It behooves us to delve a bit deeper into the screaming match between Hamlet and Ophelia near the end of Act III, Scene 1 because the word "love" is used in such explosive terms. Hamlet can be seen to use love as an actual weapon here against Ophelia (whether or not we believe Hamlet truly did show love toward Ophelia in the past, or whether it was her own delusion). Ophelia has admitted in the past that Hamlet did give her "many tenders of affection" and now admits that she thought Hamlet was in love with her because she says, "Indeed, my lord, you made me believe so." Due to the naivete of Ophelia (that has already been proved), the reader cannot help but believe her. Now, knowing this, remember that Hamlet has vowed to "put an antic disposition on." How could Hamlet be doing this in these lines? How does Hamlet look crazy here? In line 115, Hamlet proclaims, "I did love you once," but in line 119, Hamlet proclaims, "I loved you not." Now, is Hamlet doing a good job at acting crazy by proclaiming one thing and then proclaiming the polar opposite, or has Hamlet actually gone insane? It is up to the audience (and in some cases the director) to decide. Keep this in mind, though: Hamlet's reasoning for acting crazy was to figure out whether Claudius actually killed Hamlet's father and, if so, to avenge his death. One has to wonder what Ophelia has to do with this. Yes, Hamlet knows that Ophelia has agreed to follow her father's advice and not pursue a relationship with Hamlet anymore. Hamlet knows that Ophelia is, by obeying her father, kind of "spying" on him (and in the worst case scenario, betraying him). Does messing with this young girl's emotions bring Hamlet any closer to killing Claudius and avenging dad's death? If not, would this screaming match prove Hamlet to be insane? Let's examine one more admission by Hamlet before deciding. Later in the screaming match, Hamlet says the following:
God hath given you one face, and you make yourselves another. . . Go to, I'll no more on't; it hath made me mad.

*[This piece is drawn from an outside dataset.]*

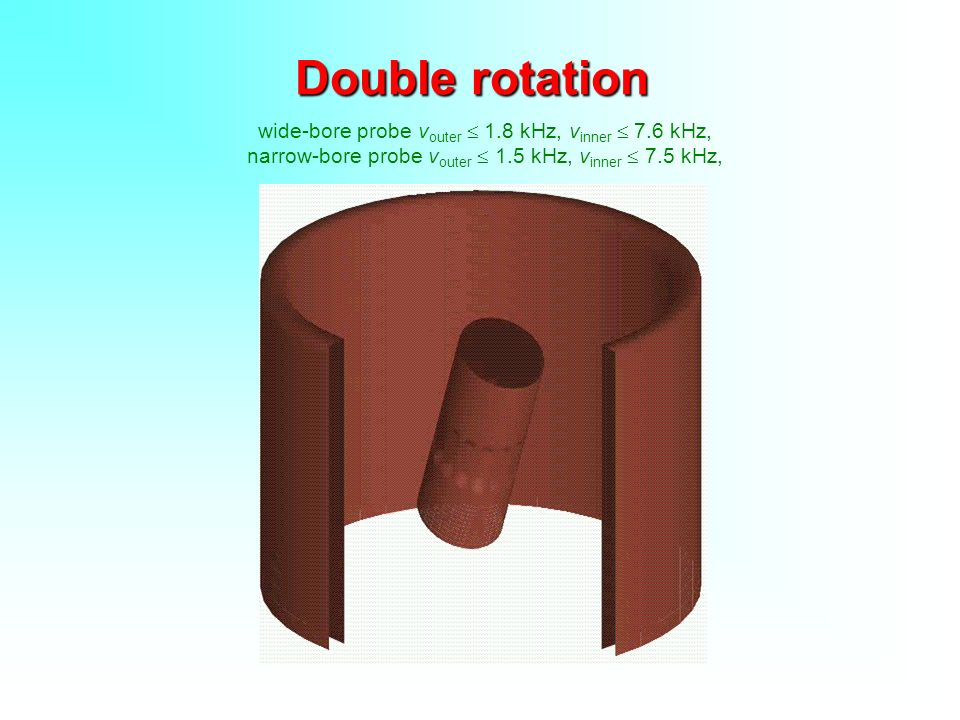 Double rotation wide-bore probe νouter  1.8 kHz, νinner  7.6 kHz,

Is Hamlet simply calling Ophelia "two-faced"? In other words, is she acting one way to her father and another to Hamlet himself? Did this realization make Hamlet angry, or is Hamlet admitting his own insanity that, because of Ophelia's behavior, Hamlet has gone "mad"? There is no right or wrong answer here. Either point can be proven. Scholars continue to disagree. One thing is for sure, however: this part of the text lends itself very well to the theme of appearance vs. reality.